> **Exercise aim**
Could you return all of the entries below exactly, minus the pictures?

> **Given information**
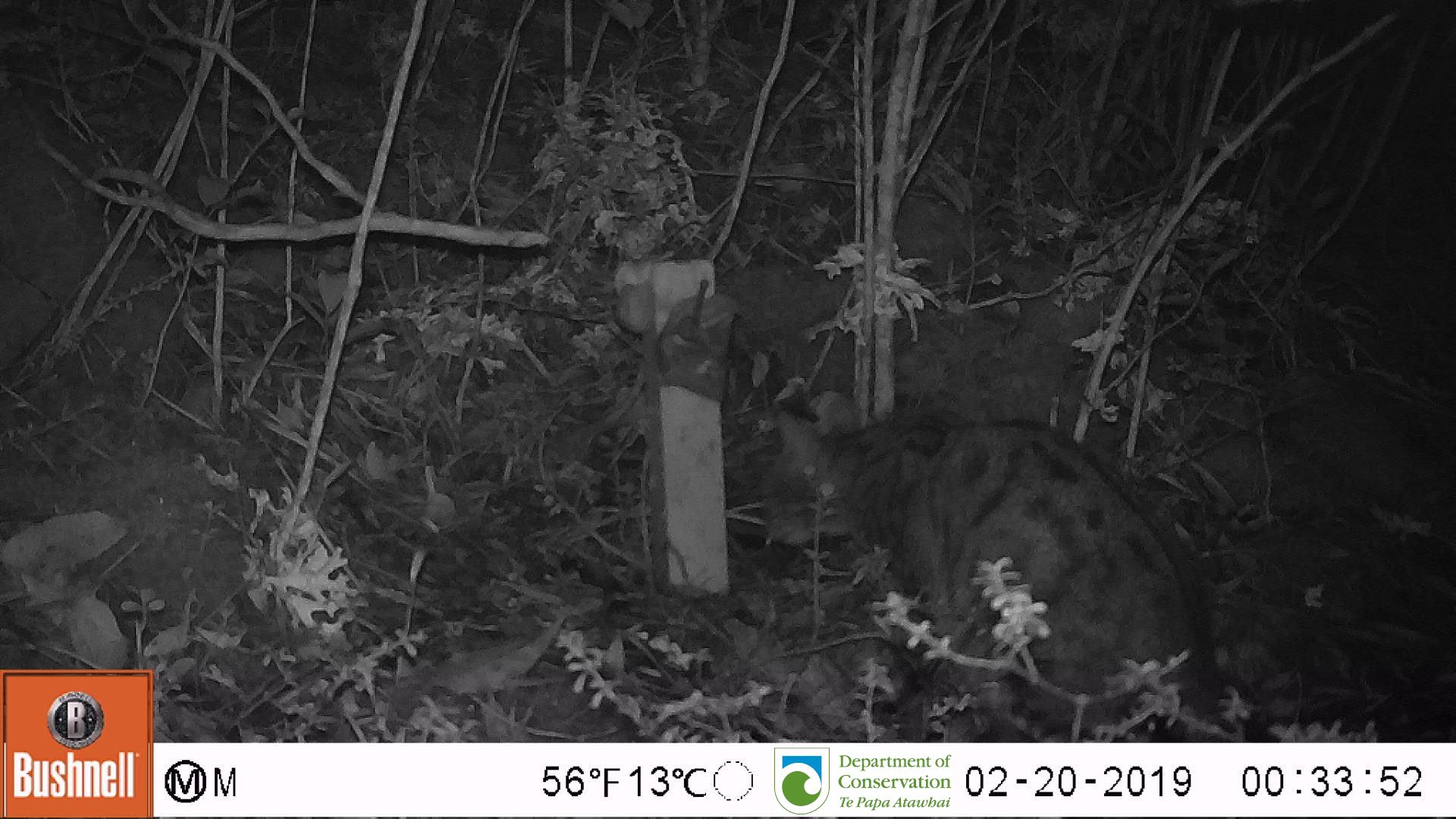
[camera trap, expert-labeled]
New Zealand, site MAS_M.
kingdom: Animalia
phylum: Chordata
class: Mammalia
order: Carnivora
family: Felidae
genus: Felis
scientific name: Felis catus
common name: domestic cat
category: cat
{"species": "cat (domestic cat) (Felis catus)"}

> **Solution to the exercise**
[camera trap, expert-labeled]
New Zealand, site MAS_M.
kingdom: Animalia
phylum: Chordata
class: Mammalia
order: Carnivora
family: Felidae
genus: Felis
scientific name: Felis catus
common name: domestic cat
category: cat
{"species": "cat (domestic cat) (Felis catus)"}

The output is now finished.